## BRIEF
The whole listing below needs to be duplicated exactly, pictures aside.
### LISTED RECORDS ###
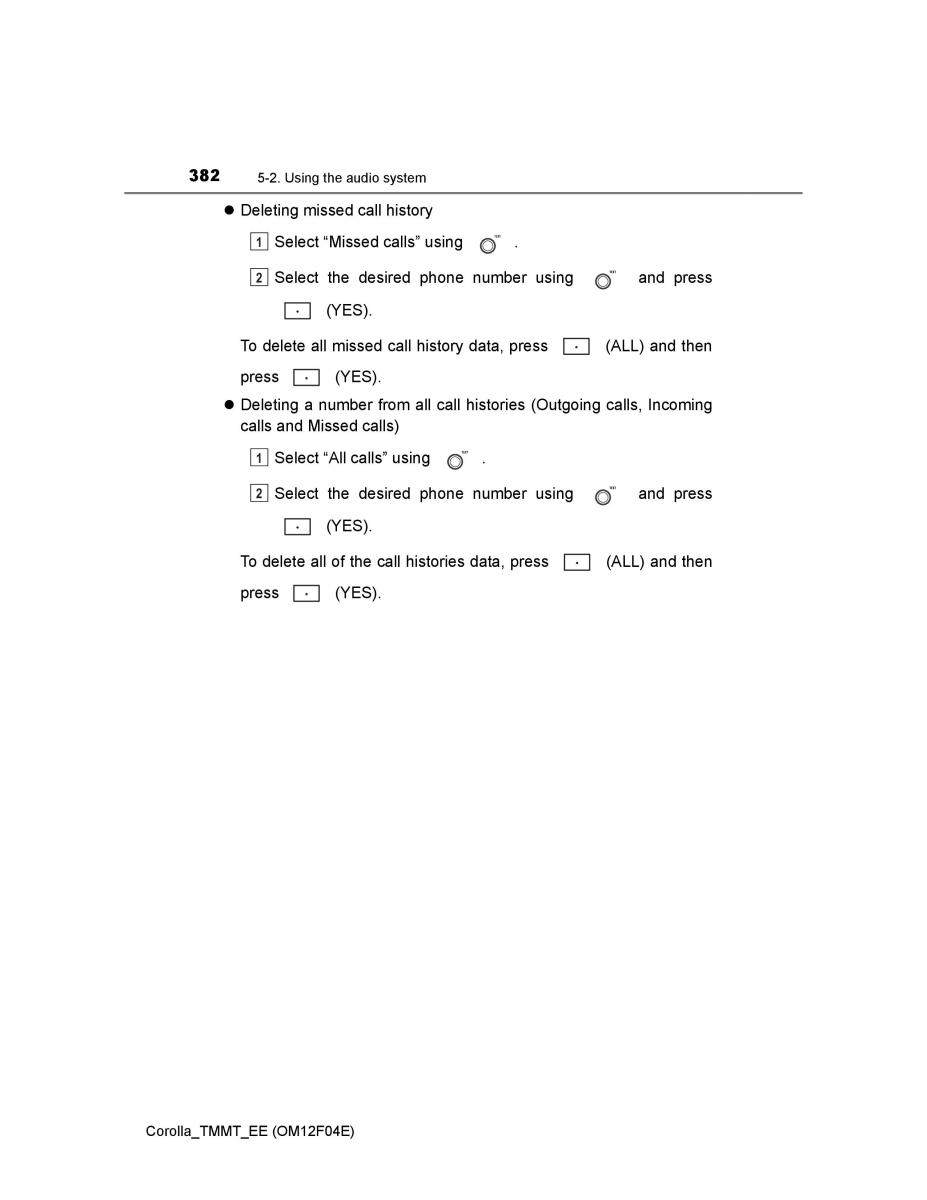 382 5-2. Using the audio system

● Deleting missed call history

1 Select “Missed calls” using .

2 Select the desired phone number using and press (YES).

To delete all missed call history data, press (ALL) and then press (YES).

● Deleting a number from all call histories (Outgoing calls, Incoming calls and Missed calls)

1 Select “All calls” using .

2 Select the desired phone number using and press (YES).

To delete all of the call histories data, press (ALL) and then press (YES).

Corolla_TMMT_EE (OM12F04E)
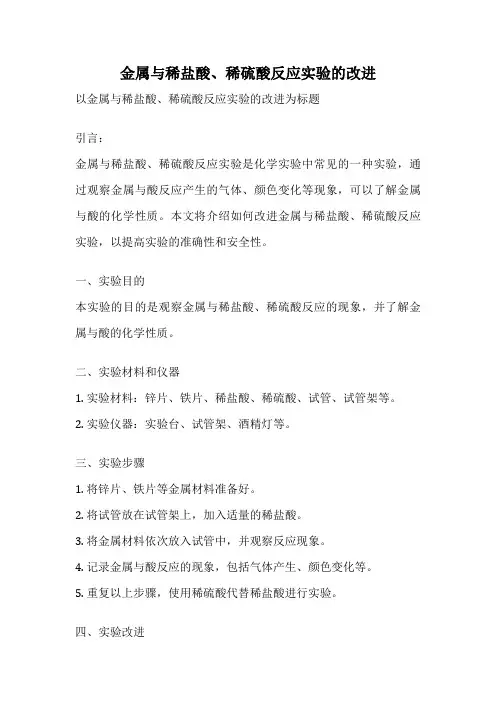 金属与稀盐酸、稀硫酸反应实验的改进

以金属与稀盐酸、稀硫酸反应实验的改进为标题

引言：

金属与稀盐酸、稀硫酸反应实验是化学实验中常见的一种实验，通过观察金属与酸反应产生的气体、颜色变化等现象，可以了解金属与酸的化学性质。本文将介绍如何改进金属与稀盐酸、稀硫酸反应实验，以提高实验的准确性和安全性。

一、实验目的

本实验的目的是观察金属与稀盐酸、稀硫酸反应的现象，并了解金属与酸的化学性质。

二、实验材料和仪器

1. 实验材料：锌片、铁片、稀盐酸、稀硫酸、试管、试管架等。

2. 实验仪器：实验台、试管架、酒精灯等。

三、实验步骤

1. 将锌片、铁片等金属材料准备好。

2. 将试管放在试管架上，加入适量的稀盐酸。

3. 将金属材料依次放入试管中，并观察反应现象。

4. 记录金属与酸反应的现象，包括气体产生、颜色变化等。

5. 重复以上步骤，使用稀硫酸代替稀盐酸进行实验。

四、实验改进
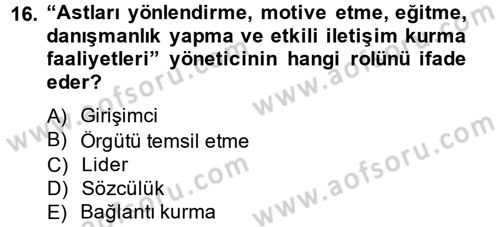 16. “Astları yönlendirme, motive etme, eğitme, danışmanlık yapma ve etkili iletişim kurma faaliyetleri” yöneticinin hangi rolünü ifade eder?

A) Girişimci
B) Örgütü temsil etme
C) Lider
D) Sözcülük
E) Bağlantı kurma

www.aofsoru.com
www.aofsoru.com
www.aofsoru.com
www.aofsoru.com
###
## WRITTEN RESPONSE
 382 5-2. Using the audio system

● Deleting missed call history

1 Select “Missed calls” using .

2 Select the desired phone number using and press (YES).

To delete all missed call history data, press (ALL) and then press (YES).

● Deleting a number from all call histories (Outgoing calls, Incoming calls and Missed calls)

1 Select “All calls” using .

2 Select the desired phone number using and press (YES).

To delete all of the call histories data, press (ALL) and then press (YES).

Corolla_TMMT_EE (OM12F04E)
 金属与稀盐酸、稀硫酸反应实验的改进

以金属与稀盐酸、稀硫酸反应实验的改进为标题

引言：

金属与稀盐酸、稀硫酸反应实验是化学实验中常见的一种实验，通过观察金属与酸反应产生的气体、颜色变化等现象，可以了解金属与酸的化学性质。本文将介绍如何改进金属与稀盐酸、稀硫酸反应实验，以提高实验的准确性和安全性。

一、实验目的

本实验的目的是观察金属与稀盐酸、稀硫酸反应的现象，并了解金属与酸的化学性质。

二、实验材料和仪器

1. 实验材料：锌片、铁片、稀盐酸、稀硫酸、试管、试管架等。

2. 实验仪器：实验台、试管架、酒精灯等。

三、实验步骤

1. 将锌片、铁片等金属材料准备好。

2. 将试管放在试管架上，加入适量的稀盐酸。

3. 将金属材料依次放入试管中，并观察反应现象。

4. 记录金属与酸反应的现象，包括气体产生、颜色变化等。

5. 重复以上步骤，使用稀硫酸代替稀盐酸进行实验。

四、实验改进
 16. “Astları yönlendirme, motive etme, eğitme, danışmanlık yapma ve etkili iletişim kurma faaliyetleri” yöneticinin hangi rolünü ifade eder?

A) Girişimci
B) Örgütü temsil etme
C) Lider
D) Sözcülük
E) Bağlantı kurma

www.aofsoru.com
www.aofsoru.com
www.aofsoru.com
www.aofsoru.com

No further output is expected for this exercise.